The tone for Darwyn Cooke’s Saturday afternoon spotlight panel at this year’s WonderCon was set right at the beginning, as moderator Scott Dunbier, Cooke’s editor on his IDW “Parker” series of graphic novels, asked the crowd, “You want a rundown of his career?” Laughing, Cooke answered “Nooooooooooo,” and then said that he would rather answer audience questions instead of solemnly reflect on his work to date. “I think these [spotlight] panels, generally, are rather boring,” he admitted, before giving fans an hour that was anything but.
Asked why “Parker” creator Donald Westlake had allowed Cooke to use the name of his character instead of renaming him, as in movie adaptations of the novels, Cooke joked, “My wonderful singing voice seduced him,” before saying that his intended approach eventually won the author over: “If he was going to let someone use the name, he wanted someone to commit on a deeper level. He could tell I wasn’t interested in taking his work and interpreting it in an abstract way. He knew I was interested in doing a series, [and] he knew I was very sincere.” The book’s period setting, keeping it in the time setting in which it was originally written, was an example of Cooke’s sincerity; he said that he had told Westlake, “I think your words are perfect,” and not updating the material allowed him to “keep it as true as to what he’d written.”

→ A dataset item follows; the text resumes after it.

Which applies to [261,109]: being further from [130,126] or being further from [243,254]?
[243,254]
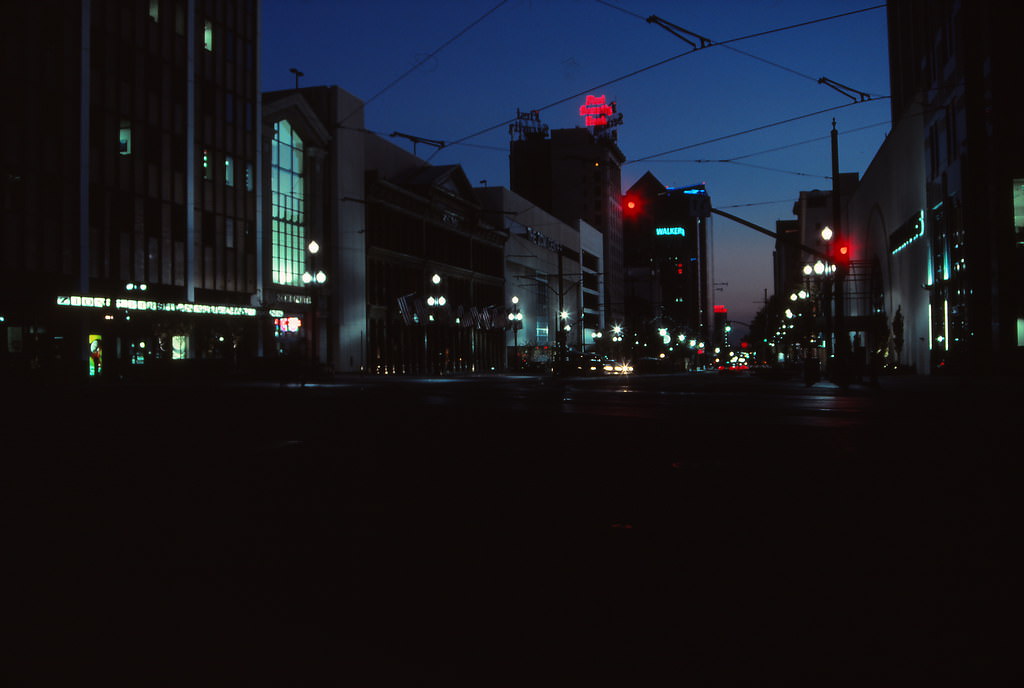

Dunbier talked about receiving an email from Westlake in response to an initial pitch on the project, where the author talked about Cooke’s previous works. He said that he knew there was a chance Westlake would eventually agree when he saw the last line of the email, in which Westlake had ended a long list of reasons why the project wouldn’t work by saying, “But this guy is really good.” Cooke laughed that Westlake had never told him that, adding that the writer hadn’t been impressed with early work Cooke produced for the project: “The first batch of artwork I sent him, he didn’t like it at all.” Amongst other advice Westlake offered was that Cooke pull back on the passion he tended to give his central characters: “He kept bouncing it back. He said, think of him as a carpenter. He’s a man of his trade… The minute I thought of him as a guy with a toolbox, that’s when it clicked for me.”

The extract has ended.